• _OBIETTIVO 1_: Trascriva fedelmente il brano proposto, cominciando dalle parole che contengono "Secondo il Dictionarium morale" e arrestandosi dopo "in questa situazione.".
• _OBIETTIVO 2_: Nel brano proposto, a quale necessità viene fatta corrispondere la necessità grave comune?

Cosa si possa o si debba fare nella necessità grave generale

Secondo il Dictionarium morale et canonicum del card. Pietro Palazzini, specie di summa di tali scienze pubblicato alla vigilia del Concilio dai più grandi canonisti e moralisti romani, e che riprende quindi le dottrine più certe e le interpretazioni più ufficiali, la necessità grave comune corrisponde alla necessità estrema del singolo, in ragione della preminenza del bene comune sul bene privato. Questo punto ha due conseguenze che scaturiscono l’una dall’altra, la prima a livello dei doveri e la seconda riguardo ai poteri concessi in questa situazione.

Secondo i precetti della carità, è un dovere grave soccorrere il prossimo nell’estrema necessità, e secondo quanto detto sopra lo è anche nella grave necessità comune. Palazzini dice esplicitamente che ogni sacerdote anche senza cura d’anime è tenuto ex caritate a soccorrere sub gravi il prossimo nell’estrema necessità spirituale dandogli i sacramenti, anche con pericolo di vita. E che lo stesso è tenuto a fare nella grave necessità generale. In poche parole, quando tutta una comunità è in difficoltà chiunque sia in grado deve dare una mano secondo le sue possibilità.

 

Questo dovere di carità fonda anche le facoltà che la Chiesa dà ai sacerdoti in questi casi: in particolare tutti gli atti del potere d’ordine diventano leciti, e la giurisdizione per ascoltare le confessioni viene concessa a tutti i sacerdoti. Come è esplicitamente concesso dai canoni (c. 882; nc. 976), ogni sacerdote può lecitamente e validamente assolvere il fedele in punto di morte, cioè nell’estrema necessità; ma a quest’estrema necessità del singolo è appunto equiparata la grave necessità comune, non solo per i doveri ma evidentemente anche per le facoltà concesse onde poter adempiere a tali doveri; quindi attualmente ogni sacerdote può venire in soccorso al fedele che gli chiede l’assoluzione, ricevendo in quel preciso momento la giurisdizione necessaria per farlo a norma del diritto.

 

Si prendano come esempi analoghi le situazioni di alcuni Paesi di persecuzione, dove ogni sacerdote che può all’occasione prestare soccorso a dei fedeli lo può fare anche se questi non sono in punto di morte e non sono suoi sudditi.

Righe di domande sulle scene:
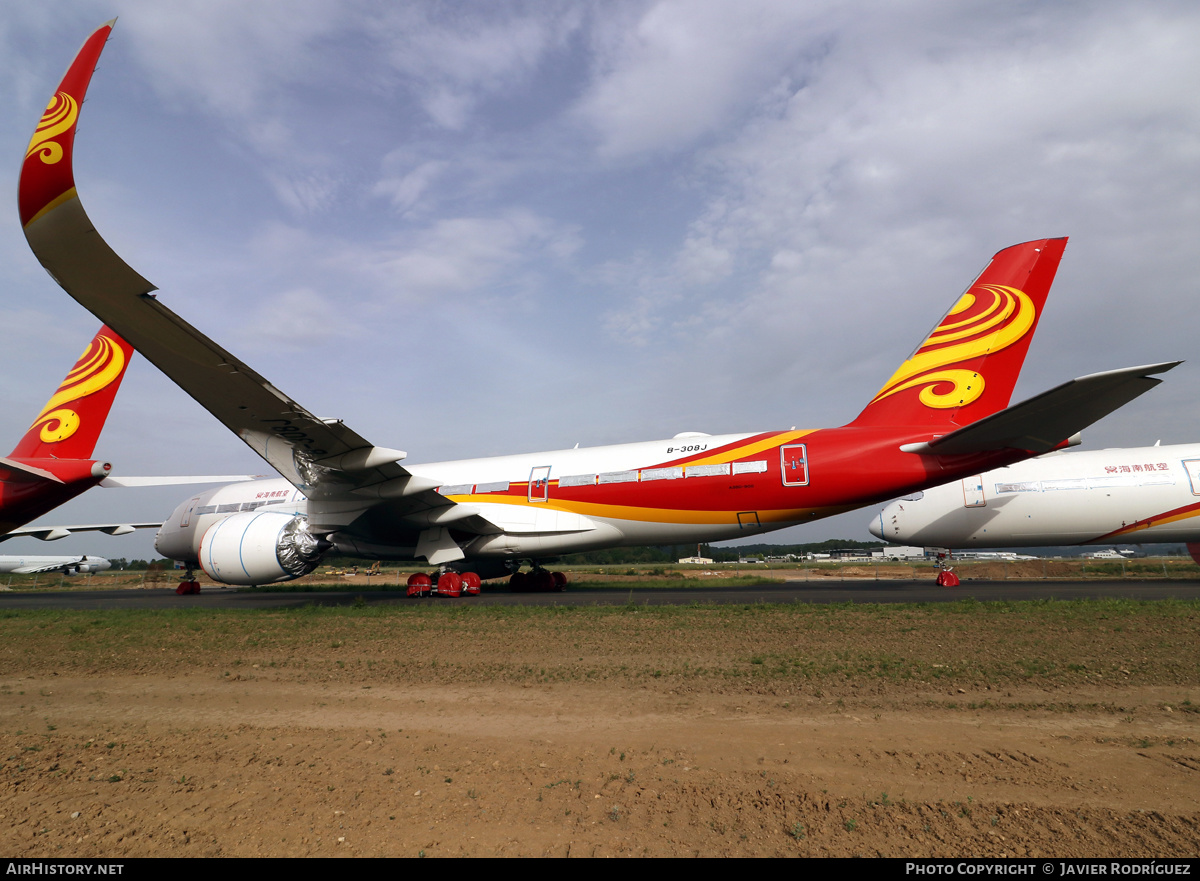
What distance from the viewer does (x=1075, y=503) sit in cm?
1892

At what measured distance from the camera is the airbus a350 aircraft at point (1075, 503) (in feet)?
59.9

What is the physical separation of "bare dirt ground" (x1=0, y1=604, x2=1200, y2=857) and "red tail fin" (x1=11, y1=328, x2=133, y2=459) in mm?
11308

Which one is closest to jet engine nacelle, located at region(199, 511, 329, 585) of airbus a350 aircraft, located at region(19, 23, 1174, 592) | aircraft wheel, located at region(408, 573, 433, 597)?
airbus a350 aircraft, located at region(19, 23, 1174, 592)

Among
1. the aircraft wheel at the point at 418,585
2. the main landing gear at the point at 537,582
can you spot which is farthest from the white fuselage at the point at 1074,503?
the aircraft wheel at the point at 418,585

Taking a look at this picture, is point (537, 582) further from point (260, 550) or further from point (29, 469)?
point (29, 469)

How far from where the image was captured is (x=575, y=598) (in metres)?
14.0

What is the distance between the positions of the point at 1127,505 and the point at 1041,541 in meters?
2.51

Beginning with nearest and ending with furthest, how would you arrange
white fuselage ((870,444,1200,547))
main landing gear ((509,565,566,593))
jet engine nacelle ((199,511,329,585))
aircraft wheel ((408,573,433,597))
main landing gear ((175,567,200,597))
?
jet engine nacelle ((199,511,329,585))
aircraft wheel ((408,573,433,597))
main landing gear ((509,565,566,593))
white fuselage ((870,444,1200,547))
main landing gear ((175,567,200,597))

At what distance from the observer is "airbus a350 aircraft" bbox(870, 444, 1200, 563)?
18250 millimetres

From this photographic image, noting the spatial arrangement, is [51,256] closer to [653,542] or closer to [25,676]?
[25,676]

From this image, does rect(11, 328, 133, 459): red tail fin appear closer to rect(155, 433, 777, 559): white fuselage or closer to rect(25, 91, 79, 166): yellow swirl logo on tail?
rect(155, 433, 777, 559): white fuselage

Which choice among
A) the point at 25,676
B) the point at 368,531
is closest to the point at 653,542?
the point at 368,531

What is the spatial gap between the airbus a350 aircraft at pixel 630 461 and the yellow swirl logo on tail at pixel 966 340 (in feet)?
0.10

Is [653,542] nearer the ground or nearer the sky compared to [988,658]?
nearer the sky
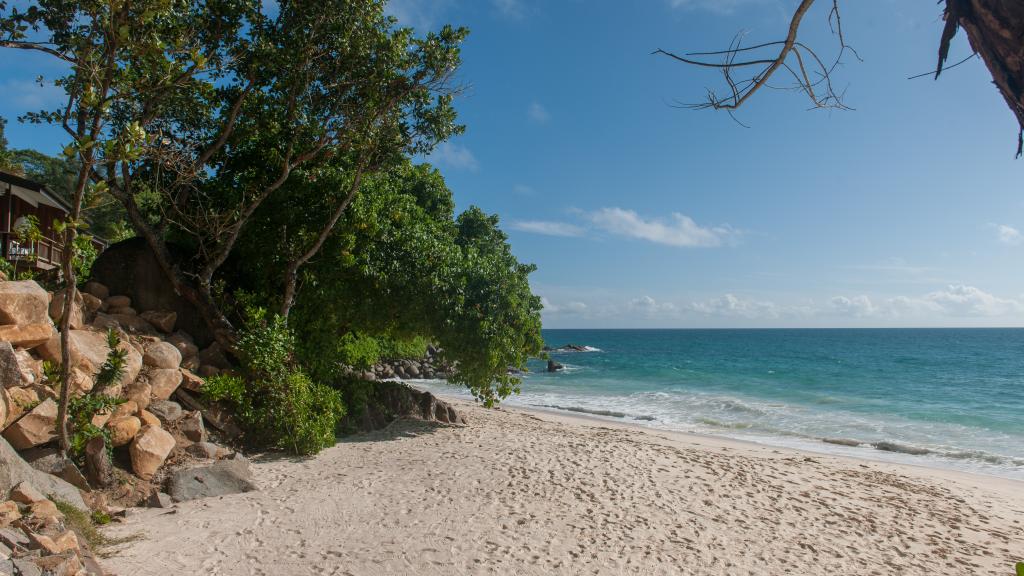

• _SOLUZIONE 1_:
Secondo il Dictionarium morale et canonicum del card. Pietro Palazzini, specie di summa di tali scienze pubblicato alla vigilia del Concilio dai più grandi canonisti e moralisti romani, e che riprende quindi le dottrine più certe e le interpretazioni più ufficiali, la necessità grave comune corrisponde alla necessità estrema del singolo, in ragione della preminenza del bene comune sul bene privato. Questo punto ha due conseguenze che scaturiscono l’una dall’altra, la prima a livello dei doveri e la seconda riguardo ai poteri concessi in questa situazione.

• _SOLUZIONE 2_: Alla necessità estrema del singolo.